“10 milioni di euro di mancati introiti, un investimento da 20 milioni che non decolla e l’obbligo di bruciare rifiuti per favorire il teleriscaldamento. Una politica che non sta in piedi e alla quale Ava (Alto Vicentino Ambiente) e i sindaci suoi proprietari devono mettere un freno”.

Alto Vicentino Ricicla (Avr) prende posizione contro la partecipata che gestisce il ciclo dei rifiuti nell’Alto Vicentino e critica anche il più recente investimento da 2 milioni di euro per ampliare la rete di teleriscaldamento alla zona industriale di Schio.

“Abbiamo chiesto spiegazioni ai vertici della società, ma non avendo avuto risposte ora le chiediamo ai sindaci – hanno sottolineato Marco Rampon, Laura Rossi e Gianfranco Santacaterina, di Avr, spiegando da dove deriva la loro presa di posizione – Nel 2008 è stato approvato da Ava e dai sindaci un investimento da 20 oltre milioni di denaro pubblico per la realizzazione di una rete di teleriscaldamento e per il raddoppio della linea 1 dell’inceneritore, ad essa necessario. Il progetto doveva fruttare guadagni e migliorare le emissioni, a vantaggio dell’ambiente. A questo si sono aggiunti due milioni di euro per il teleriscaldamento della zona industriale di Schio. Ma dal 2014 (annodi inizio del teleriscaldamento) al 2019, la Società non è mai stata in grado di centrare gli obiettivi di vendita di calore che si era impegnata a raggiungere e che avrebbero dovuto, secondo i calcoli riportati nel piano industriale del 2008, portare ad un introito di 2.680.000 euro all’anno. Non essendo riuscita a vendere neppure la metà del calore che avrebbe dovuto collocare sul mercato, la Società ha accumulato nel solo periodo 2014-2019 oltre dieci milioni di euro di mancati introiti, con una continua progressione negativa anche nei dati relativi ai primi otto mesi del 2020. Il tutto bruciando rifiuti che per oltre tre quarti provengono da fuori bacino, e con un aumento delle emissioni che, prendendo a titolo di esempio gli ossidi di azoto, superano del 385% i valori previsti nel piano industriale”.

Avr non ci sta ed i suoi esponenti ora interrogano direttamente i sindaci, proprietari della società partecipata e titolari delle decisioni definitive.
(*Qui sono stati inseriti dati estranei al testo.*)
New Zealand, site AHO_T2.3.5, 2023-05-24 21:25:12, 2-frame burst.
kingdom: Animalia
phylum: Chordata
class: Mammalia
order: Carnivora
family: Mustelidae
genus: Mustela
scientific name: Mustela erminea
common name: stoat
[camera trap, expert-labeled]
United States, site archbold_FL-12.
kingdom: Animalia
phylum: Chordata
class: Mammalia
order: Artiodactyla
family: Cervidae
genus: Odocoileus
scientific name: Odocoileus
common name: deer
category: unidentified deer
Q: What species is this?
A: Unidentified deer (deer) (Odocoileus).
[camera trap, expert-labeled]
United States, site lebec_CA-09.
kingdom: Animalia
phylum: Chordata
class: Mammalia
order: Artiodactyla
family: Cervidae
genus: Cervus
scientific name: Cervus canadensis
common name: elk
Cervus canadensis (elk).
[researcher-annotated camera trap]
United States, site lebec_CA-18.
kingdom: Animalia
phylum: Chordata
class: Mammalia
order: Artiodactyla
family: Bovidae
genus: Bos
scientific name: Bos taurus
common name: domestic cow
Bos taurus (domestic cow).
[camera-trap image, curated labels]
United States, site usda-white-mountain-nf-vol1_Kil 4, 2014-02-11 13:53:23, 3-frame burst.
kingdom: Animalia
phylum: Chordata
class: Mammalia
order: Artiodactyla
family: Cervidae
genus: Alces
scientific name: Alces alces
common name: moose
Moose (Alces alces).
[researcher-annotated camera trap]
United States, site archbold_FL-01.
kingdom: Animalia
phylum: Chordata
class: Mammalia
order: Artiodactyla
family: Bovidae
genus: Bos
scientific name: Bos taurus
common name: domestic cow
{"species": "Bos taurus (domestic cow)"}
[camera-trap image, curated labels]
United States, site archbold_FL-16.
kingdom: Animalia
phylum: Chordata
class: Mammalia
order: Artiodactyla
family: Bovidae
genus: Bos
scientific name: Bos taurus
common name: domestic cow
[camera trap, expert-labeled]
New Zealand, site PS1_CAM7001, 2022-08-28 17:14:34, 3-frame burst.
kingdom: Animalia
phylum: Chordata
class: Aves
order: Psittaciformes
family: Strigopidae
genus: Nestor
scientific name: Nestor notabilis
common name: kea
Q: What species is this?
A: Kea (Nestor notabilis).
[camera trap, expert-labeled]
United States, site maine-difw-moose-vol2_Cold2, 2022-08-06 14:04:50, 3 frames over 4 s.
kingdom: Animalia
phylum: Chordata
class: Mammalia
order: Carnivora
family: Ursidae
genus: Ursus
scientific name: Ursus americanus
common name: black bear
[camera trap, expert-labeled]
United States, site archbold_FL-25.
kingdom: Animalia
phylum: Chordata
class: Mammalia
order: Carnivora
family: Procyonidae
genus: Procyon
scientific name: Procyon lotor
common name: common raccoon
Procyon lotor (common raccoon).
E siccome da tempo si discute sullo spegnimento della linea 2 dell’inceneritore di Cà Capretta, Rampon, Rossi e Santacaterina chiedono come si possa conciliare lo spegnimento con il teleriscaldamento, visto che per teleriscaldare bisogna bruciare rifiuti.

Chiedono inoltre: “Quali sono i tempi e le modalità di rientro dell’investimento di oltre venti milioni di euro di denaro pubblico effettuato per il teleriscaldamento, tenendo conto delle perdite economiche già accumulate in seguito alla mancata vendita di calore? Come può la società in tale contesto garantire alle aziende che si allacciano alla rete di teleriscaldamento tariffe

convenienti mantenendo al contempo gli equilibri di bilancio?”

Poi ci sono altri quesiti, che riguardano in primis l’inquinamento da inceneritore. “Brescia, sede del più grande inceneritore italiano, è risultata essere la città con il più alto tasso di mortalità in Europa per l’esposizione a polveri sottili – hanno concluso i rappresentanti di Avr – Come può Ava nelle comunicazioni pubbliche definire “energia pulita” e “ rinnovabile” il calore ottenuto bruciando plastica ed altri materiali e che libera in atmosfera, oltre ad altri veleni, ossidi di azoto, diossine, polveri, metalli pesanti? Come può la Società attribuire “elevata efficienza energetica” ad un impianto che nell’ultima rilevazione ufficiale ha ottenuto un indice di efficienza di 0,61cioè al limite minimo per essere ancora considerato un impianto con recupero di energia e ampiamente al di sotto di quanto richiesto per gli impianti costruiti dopo il 2009?”